Published online by Cambridge University Press: 06 December 2010
INTRODUCTION
Water resources globally face unprecedented challenges, but these are at their greatest in the world's arid and semi-arid regions. Recent IPCC estimates (Kundzewicz et al., 2007) state that between 1.4 and 2.1 billion people live in areas of water stress; those numbers are expected to increase significantly under the pressures of population growth and climate change.

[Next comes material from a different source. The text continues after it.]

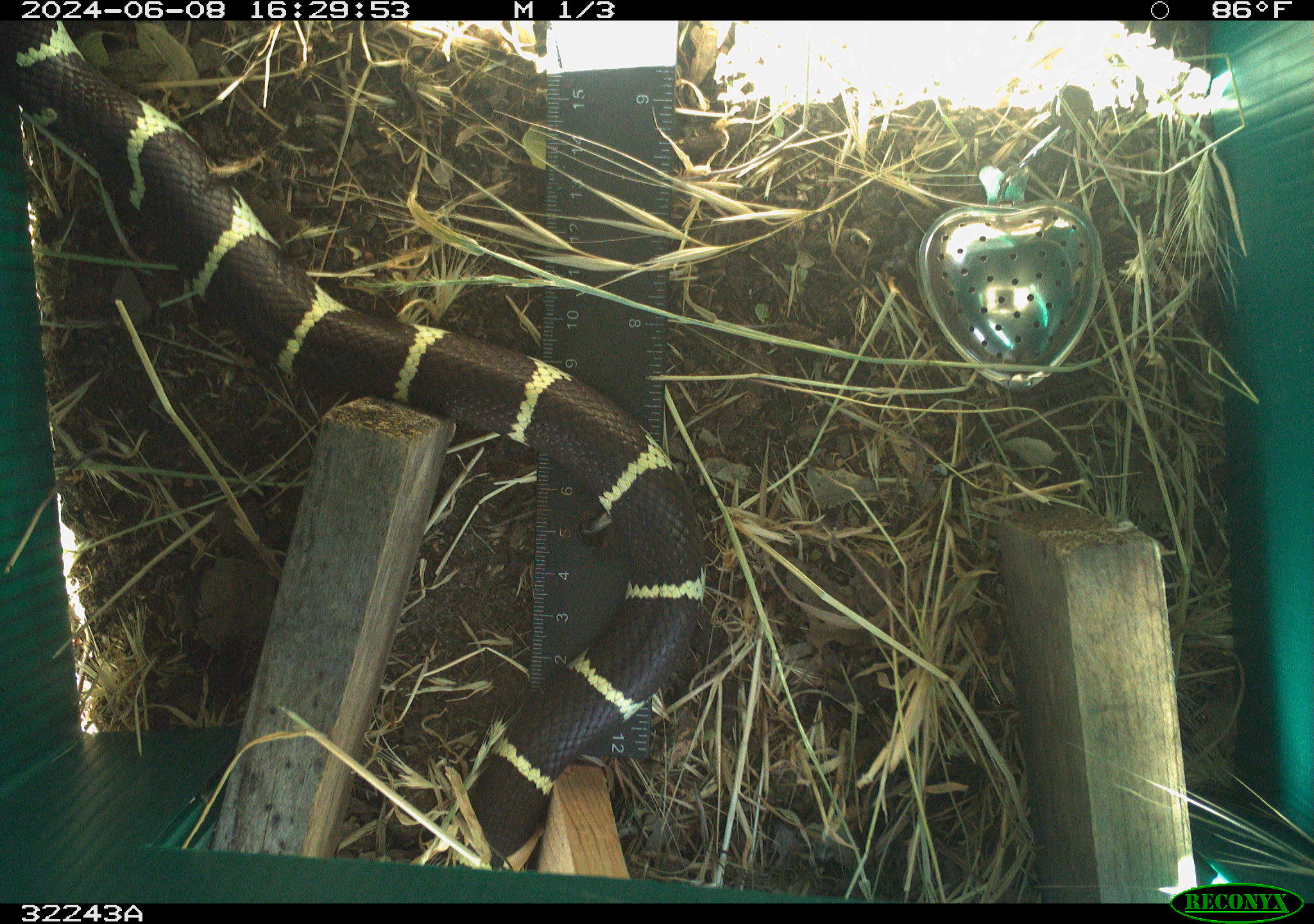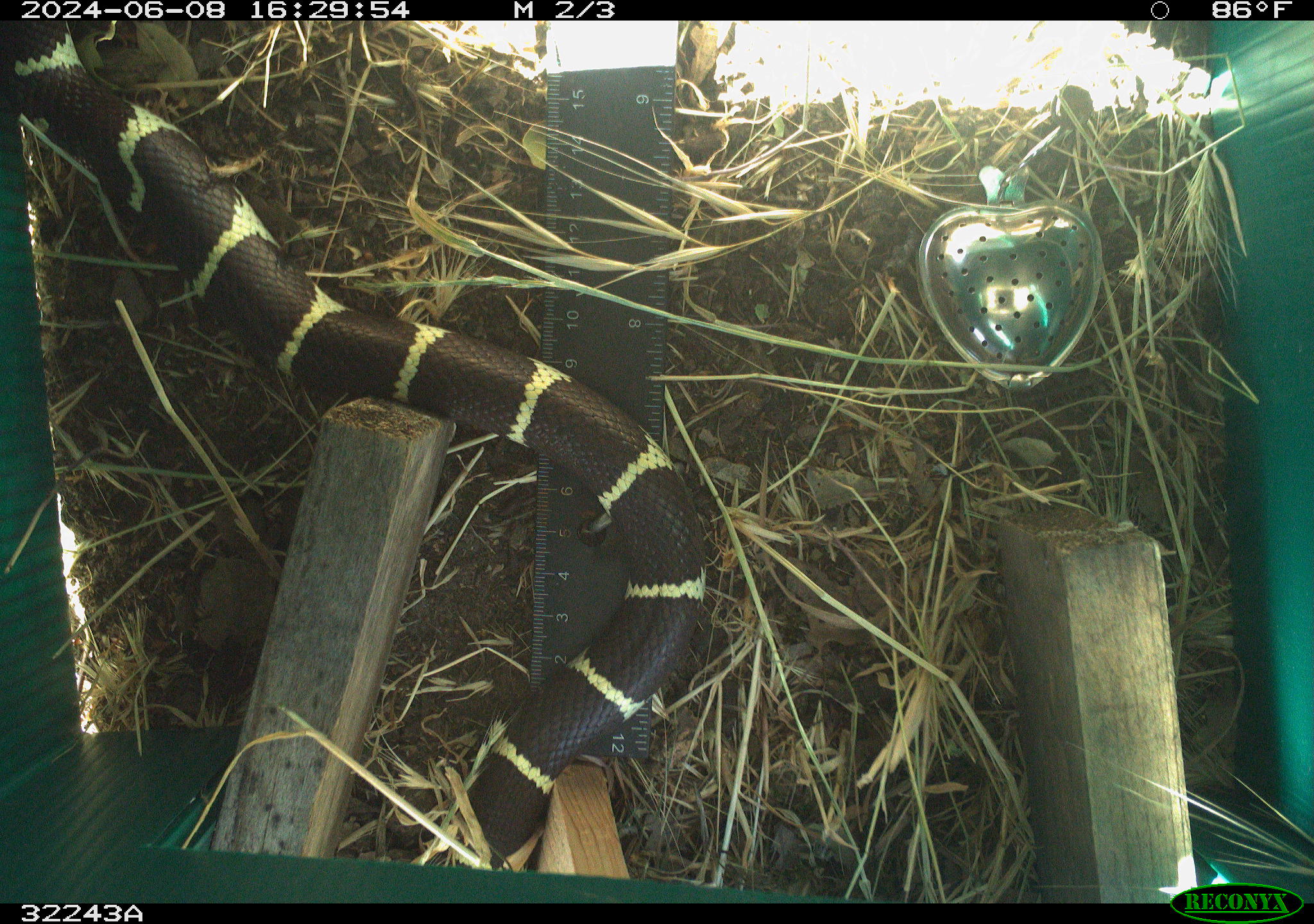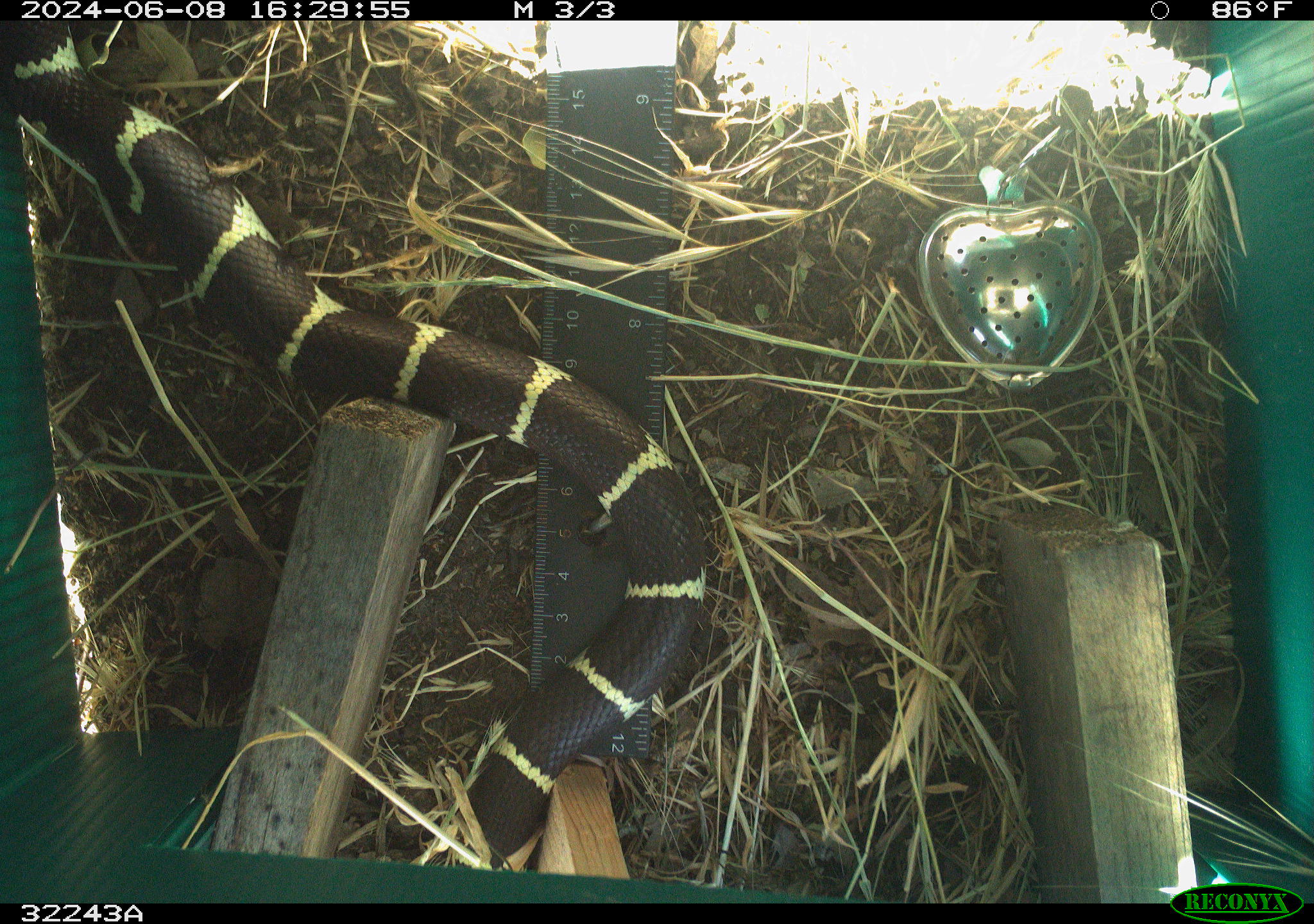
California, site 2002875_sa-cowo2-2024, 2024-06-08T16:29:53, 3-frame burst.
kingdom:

By definition, arid and semi-arid regions have limited natural water resources, and precipitation and runoff have very high variability in space and time. Traditional societies recognised these characteristics and developed sustainable water management solutions. In higher rainfall areas, for example in the mountains of northern Yemen and Greek islands such as Cephalonia, rainwater was harvested from roofs and paved surfaces and stored for household or community use. In desert areas, such as Arabia's ‘empty quarter’, with infrequent, spatially localised rainfall, nomadic communities would follow rainfall occurrence, using water from surface storage or shallow groundwater for a few months to support themselves and their livestock, before moving on. For agriculture, terraced systems were developed to focus infiltration to provide soil moisture for crop water needs (as in the mountains of Northern Oman and Yemen), and earth dams were built to divert flash floods onto agricultural land for surface irrigation (as in South West Saudi Arabia). In parts of the Middle East, groundwater was extracted sustainably using qanats (Iran) or afalaj (Oman), ancient systems of tunnels for gravity drainage of groundwater, developed over centuries or longer.